From b3a106cf137ffe0fb8527874b561655fffb5782b Mon Sep 17 00:00:00 2001
From: Chris Evich <cevich@redhat.com>
Date: Mon, 14 Aug 2023 14:10:38 -0400
Subject: [PATCH 1/2] Minor: Fix duplicate YAML anchor

Signed-off-by: Chris Evich <cevich@redhat.com>
---
 .cirrus.yml | 2 +-
 1 file changed, 1 insertion(+), 1 deletion(-)
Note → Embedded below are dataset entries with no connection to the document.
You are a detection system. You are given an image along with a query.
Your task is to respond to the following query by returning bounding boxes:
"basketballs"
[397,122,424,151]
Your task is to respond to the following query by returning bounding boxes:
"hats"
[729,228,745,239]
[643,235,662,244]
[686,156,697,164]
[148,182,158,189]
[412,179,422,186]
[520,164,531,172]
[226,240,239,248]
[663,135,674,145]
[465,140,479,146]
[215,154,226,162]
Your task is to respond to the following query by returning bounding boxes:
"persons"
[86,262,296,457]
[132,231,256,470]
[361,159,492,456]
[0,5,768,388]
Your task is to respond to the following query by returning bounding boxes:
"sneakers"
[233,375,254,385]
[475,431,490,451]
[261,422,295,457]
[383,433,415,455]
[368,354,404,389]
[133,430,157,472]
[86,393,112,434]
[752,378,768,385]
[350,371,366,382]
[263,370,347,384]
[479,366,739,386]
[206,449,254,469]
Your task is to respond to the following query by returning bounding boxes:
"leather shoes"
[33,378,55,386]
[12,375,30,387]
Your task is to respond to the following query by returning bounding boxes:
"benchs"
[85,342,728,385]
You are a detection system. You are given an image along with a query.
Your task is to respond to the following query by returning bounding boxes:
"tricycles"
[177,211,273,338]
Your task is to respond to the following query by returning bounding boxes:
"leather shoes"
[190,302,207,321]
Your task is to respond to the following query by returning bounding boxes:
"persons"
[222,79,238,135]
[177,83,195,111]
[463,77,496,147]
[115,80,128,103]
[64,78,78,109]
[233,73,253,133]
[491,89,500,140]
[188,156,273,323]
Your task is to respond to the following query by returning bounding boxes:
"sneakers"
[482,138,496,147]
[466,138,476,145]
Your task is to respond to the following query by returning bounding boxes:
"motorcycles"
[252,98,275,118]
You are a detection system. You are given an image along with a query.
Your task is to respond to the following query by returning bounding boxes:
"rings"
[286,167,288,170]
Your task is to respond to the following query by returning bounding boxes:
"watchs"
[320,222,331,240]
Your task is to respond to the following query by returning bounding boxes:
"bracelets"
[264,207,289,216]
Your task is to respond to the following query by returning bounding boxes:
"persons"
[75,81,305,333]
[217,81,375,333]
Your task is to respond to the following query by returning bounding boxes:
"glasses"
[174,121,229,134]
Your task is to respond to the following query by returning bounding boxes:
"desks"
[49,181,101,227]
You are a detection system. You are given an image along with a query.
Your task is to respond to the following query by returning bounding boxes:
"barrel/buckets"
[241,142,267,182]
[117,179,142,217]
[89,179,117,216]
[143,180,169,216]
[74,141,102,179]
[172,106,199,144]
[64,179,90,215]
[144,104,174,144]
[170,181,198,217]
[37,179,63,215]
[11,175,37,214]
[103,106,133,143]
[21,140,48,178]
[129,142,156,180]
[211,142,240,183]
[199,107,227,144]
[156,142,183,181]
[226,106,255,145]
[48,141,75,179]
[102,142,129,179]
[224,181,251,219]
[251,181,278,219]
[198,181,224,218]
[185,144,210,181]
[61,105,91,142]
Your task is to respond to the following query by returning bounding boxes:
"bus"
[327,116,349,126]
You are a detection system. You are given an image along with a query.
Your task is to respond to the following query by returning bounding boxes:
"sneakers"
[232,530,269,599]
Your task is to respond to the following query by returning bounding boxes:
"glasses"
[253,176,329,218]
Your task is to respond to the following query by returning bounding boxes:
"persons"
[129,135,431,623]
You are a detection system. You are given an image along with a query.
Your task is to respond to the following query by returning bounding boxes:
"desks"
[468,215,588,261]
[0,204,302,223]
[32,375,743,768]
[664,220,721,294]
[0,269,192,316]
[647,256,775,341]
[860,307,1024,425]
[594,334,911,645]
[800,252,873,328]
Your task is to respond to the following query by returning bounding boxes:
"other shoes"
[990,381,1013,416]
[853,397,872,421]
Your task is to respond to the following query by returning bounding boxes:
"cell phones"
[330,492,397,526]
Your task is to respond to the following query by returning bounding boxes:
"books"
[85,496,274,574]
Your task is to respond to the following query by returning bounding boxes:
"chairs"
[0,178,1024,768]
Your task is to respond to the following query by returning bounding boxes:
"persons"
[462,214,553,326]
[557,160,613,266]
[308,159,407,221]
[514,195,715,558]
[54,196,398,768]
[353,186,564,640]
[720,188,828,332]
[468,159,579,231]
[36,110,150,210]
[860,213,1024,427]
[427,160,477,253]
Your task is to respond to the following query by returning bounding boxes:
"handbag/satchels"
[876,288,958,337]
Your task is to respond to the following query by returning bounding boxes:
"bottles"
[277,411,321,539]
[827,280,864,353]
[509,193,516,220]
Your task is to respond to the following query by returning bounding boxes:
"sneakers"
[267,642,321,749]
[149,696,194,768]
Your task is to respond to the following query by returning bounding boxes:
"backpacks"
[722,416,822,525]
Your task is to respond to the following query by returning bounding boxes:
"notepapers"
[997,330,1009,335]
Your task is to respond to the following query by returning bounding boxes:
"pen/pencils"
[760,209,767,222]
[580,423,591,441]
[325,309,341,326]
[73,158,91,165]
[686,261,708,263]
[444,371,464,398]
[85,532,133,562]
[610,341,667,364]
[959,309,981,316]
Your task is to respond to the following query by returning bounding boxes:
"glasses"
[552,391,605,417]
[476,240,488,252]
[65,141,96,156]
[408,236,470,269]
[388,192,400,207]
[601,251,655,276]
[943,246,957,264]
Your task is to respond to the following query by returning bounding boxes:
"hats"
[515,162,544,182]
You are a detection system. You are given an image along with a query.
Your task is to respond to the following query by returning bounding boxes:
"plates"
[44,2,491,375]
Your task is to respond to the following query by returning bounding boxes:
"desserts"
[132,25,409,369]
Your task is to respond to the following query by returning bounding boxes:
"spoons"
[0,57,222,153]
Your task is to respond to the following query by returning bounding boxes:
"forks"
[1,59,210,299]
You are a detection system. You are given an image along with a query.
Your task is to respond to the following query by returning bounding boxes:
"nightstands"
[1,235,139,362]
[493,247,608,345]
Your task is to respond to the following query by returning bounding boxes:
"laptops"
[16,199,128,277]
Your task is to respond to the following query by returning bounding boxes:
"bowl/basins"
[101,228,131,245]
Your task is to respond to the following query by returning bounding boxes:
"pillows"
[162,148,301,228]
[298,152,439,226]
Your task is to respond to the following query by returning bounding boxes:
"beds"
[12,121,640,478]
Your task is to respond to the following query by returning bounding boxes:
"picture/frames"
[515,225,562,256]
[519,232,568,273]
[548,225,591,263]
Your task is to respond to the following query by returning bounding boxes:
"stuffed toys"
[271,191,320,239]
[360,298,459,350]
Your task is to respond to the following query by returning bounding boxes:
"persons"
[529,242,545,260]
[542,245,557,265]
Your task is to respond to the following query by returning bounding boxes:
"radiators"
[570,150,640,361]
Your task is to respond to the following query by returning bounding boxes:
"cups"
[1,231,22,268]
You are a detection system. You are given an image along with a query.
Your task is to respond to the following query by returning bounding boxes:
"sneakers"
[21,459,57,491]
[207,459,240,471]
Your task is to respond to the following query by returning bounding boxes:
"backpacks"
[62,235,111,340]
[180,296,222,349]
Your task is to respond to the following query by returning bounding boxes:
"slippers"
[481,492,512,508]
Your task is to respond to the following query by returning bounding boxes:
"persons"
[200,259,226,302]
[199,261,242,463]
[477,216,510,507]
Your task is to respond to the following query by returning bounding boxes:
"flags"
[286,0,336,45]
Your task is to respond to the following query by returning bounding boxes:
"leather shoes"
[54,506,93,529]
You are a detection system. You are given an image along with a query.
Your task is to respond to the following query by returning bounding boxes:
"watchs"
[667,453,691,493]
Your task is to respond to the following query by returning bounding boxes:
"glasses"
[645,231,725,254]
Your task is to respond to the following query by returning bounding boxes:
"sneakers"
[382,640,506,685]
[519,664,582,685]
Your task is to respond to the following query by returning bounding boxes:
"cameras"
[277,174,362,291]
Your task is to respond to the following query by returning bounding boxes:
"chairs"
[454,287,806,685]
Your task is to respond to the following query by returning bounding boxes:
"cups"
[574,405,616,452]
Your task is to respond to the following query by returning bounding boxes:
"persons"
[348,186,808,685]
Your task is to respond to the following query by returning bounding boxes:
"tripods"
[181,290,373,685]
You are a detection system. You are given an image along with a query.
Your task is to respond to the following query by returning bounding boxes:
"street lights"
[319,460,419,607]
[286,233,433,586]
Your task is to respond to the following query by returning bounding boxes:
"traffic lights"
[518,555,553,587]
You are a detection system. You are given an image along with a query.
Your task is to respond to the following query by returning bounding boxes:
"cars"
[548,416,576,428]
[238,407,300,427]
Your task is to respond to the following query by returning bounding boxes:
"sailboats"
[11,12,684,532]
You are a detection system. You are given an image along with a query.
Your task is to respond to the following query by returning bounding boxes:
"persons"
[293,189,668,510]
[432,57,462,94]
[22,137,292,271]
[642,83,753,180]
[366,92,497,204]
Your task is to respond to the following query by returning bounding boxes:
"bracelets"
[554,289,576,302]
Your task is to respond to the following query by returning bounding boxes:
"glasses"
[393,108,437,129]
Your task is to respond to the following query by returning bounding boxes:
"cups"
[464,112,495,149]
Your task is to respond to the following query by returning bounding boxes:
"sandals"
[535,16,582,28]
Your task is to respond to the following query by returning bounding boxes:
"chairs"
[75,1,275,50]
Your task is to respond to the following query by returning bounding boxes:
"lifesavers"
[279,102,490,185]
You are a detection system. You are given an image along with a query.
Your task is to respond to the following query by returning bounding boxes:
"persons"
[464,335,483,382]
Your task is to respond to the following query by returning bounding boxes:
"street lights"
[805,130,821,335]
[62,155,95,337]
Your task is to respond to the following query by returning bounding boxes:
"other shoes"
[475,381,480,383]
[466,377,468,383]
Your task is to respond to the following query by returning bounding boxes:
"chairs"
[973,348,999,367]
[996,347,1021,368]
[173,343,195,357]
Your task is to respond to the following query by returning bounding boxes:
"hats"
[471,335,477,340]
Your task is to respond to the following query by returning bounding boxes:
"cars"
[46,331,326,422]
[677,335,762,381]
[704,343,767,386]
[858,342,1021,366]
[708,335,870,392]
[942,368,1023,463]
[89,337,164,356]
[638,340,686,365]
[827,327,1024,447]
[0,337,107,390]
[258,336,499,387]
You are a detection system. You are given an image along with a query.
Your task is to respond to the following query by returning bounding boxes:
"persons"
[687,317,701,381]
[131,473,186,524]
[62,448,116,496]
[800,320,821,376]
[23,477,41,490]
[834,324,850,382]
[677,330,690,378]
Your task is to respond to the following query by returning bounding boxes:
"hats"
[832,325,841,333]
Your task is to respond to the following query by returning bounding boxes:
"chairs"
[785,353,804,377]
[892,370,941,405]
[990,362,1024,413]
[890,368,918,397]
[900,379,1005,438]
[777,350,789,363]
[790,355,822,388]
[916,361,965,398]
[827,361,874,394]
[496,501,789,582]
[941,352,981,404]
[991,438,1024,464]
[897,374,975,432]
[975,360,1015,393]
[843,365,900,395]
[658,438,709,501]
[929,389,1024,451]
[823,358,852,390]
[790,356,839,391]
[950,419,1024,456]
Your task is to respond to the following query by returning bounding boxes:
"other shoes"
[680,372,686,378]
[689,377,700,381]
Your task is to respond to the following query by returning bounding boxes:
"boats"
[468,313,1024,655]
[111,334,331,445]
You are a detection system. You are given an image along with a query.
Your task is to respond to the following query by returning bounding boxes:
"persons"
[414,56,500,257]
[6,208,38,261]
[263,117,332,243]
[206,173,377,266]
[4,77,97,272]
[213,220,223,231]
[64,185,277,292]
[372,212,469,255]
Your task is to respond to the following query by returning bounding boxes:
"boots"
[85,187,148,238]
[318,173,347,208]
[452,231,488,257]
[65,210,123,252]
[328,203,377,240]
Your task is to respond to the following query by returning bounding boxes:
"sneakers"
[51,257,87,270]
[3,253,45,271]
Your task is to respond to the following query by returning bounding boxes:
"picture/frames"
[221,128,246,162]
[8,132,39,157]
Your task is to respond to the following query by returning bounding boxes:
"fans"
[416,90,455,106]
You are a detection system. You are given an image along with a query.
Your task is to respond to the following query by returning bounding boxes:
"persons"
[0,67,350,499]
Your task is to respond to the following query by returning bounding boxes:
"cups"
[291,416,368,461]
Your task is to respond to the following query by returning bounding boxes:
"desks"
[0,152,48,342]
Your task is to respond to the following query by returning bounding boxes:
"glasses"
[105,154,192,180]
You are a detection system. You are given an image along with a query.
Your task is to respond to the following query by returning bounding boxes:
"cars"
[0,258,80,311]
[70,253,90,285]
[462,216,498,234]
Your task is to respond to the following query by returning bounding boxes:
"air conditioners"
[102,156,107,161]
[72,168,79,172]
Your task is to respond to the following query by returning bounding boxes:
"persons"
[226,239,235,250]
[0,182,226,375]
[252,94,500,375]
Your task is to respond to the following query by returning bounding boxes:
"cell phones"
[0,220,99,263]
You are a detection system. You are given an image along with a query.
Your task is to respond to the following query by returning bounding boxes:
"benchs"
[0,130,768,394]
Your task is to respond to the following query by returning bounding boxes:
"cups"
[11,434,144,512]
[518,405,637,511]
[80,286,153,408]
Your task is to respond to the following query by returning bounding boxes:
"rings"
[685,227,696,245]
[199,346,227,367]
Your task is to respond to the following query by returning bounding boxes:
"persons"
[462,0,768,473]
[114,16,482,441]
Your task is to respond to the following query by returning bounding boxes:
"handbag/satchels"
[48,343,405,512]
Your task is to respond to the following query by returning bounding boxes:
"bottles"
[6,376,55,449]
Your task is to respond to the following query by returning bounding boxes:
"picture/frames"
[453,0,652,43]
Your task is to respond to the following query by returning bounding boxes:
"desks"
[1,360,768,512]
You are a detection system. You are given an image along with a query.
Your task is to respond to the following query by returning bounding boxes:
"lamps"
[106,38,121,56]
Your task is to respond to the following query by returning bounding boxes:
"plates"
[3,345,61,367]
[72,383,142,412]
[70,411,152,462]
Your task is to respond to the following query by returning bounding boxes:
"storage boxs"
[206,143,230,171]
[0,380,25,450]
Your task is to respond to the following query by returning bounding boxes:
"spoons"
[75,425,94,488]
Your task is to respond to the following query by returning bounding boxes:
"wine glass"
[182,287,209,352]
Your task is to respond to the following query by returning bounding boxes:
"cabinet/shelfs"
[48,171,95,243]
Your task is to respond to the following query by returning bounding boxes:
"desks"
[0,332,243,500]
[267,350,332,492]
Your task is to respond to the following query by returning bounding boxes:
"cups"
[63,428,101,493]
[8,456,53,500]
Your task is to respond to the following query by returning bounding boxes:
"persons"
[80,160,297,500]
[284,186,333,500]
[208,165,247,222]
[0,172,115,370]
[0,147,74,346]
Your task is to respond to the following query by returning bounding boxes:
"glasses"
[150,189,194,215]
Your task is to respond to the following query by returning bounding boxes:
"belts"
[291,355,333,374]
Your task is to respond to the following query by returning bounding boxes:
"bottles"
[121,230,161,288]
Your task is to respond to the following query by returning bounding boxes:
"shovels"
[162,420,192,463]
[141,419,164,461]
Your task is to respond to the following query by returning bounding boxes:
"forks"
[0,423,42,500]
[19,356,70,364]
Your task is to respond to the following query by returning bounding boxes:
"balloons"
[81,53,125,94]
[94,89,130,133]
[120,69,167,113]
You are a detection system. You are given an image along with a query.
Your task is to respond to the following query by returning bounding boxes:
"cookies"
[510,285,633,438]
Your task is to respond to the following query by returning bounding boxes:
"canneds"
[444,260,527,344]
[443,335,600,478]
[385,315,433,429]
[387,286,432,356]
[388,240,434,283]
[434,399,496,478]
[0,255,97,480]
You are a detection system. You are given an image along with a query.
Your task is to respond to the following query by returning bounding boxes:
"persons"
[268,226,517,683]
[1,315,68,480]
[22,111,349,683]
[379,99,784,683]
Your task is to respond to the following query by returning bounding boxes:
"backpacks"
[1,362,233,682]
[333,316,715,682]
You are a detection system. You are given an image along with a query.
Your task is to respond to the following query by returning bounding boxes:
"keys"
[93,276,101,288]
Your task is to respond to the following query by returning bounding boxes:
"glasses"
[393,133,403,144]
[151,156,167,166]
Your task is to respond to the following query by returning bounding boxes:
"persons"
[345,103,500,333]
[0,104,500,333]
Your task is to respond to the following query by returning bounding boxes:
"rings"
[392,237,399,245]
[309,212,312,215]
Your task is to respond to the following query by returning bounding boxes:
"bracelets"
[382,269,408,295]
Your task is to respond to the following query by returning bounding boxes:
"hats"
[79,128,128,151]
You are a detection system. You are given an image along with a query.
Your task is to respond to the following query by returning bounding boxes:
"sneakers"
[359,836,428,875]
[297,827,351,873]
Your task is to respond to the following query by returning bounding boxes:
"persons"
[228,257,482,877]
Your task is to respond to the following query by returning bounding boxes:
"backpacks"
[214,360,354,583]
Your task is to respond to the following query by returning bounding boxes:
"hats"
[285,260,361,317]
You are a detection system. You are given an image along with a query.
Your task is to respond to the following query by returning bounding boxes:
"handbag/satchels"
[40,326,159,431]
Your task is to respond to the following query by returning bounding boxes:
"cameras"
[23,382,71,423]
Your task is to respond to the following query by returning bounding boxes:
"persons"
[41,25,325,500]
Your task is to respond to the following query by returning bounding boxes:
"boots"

diff --git a/.cirrus.yml b/.cirrus.yml
index 7a6b6098..5f8386ee 100644
--- a/.cirrus.yml
+++ b/.cirrus.yml
@@ -132,7 +132,7 @@ tooling_images_task:
     alias: tooling_images
     name: 'Build Tooling image ${TARGET_NAME}'
     only_if: $CIRRUS_CRON == ''
-    skip: &ci_docs $CIRRUS_CHANGE_TITLE =~ '.*CI:DOCS.*'
+    skip: *ci_docs
     depends_on:
         - imgts_build
     timeout_in: 30m

From 4e37a053314600f33a41cccda16fa72012fe905d Mon Sep 17 00:00:00 2001
From: Chris Evich <cevich@redhat.com>
Date: Mon, 31 Jul 2023 16:15:17 -0400
Subject: [PATCH 2/2] Automatic termination of EC2 VMs

Around the time of this commit, an annoyingly steady stream of EC2
orphans were reported to Cirrus-support.  They've taken actions to
resolve, but the failure-modes are many and complex.  Since most of the
EC2 instances are rather expensive to keep needlessly running, and manual
cleanup is annoying, enhance the monitoring script try to attempt
termination automatically.

This isn't perfect, it's possible for the script to break in strange ways
and it's not practical to check for all of them.  Instead, include
some helpful indications in the monitoring e-mail regarding what was
attempted.

Signed-off-by: Chris Evich <cevich@redhat.com>
---
 .cirrus.yml             |  1 +
 IMG_SFX                 |  2 +-
 orphanvms/_ec2          | 39 +++++++++++++++++++++++++++++++++++++--
 orphanvms/entrypoint.sh |  2 ++
 4 files changed, 41 insertions(+), 3 deletions(-)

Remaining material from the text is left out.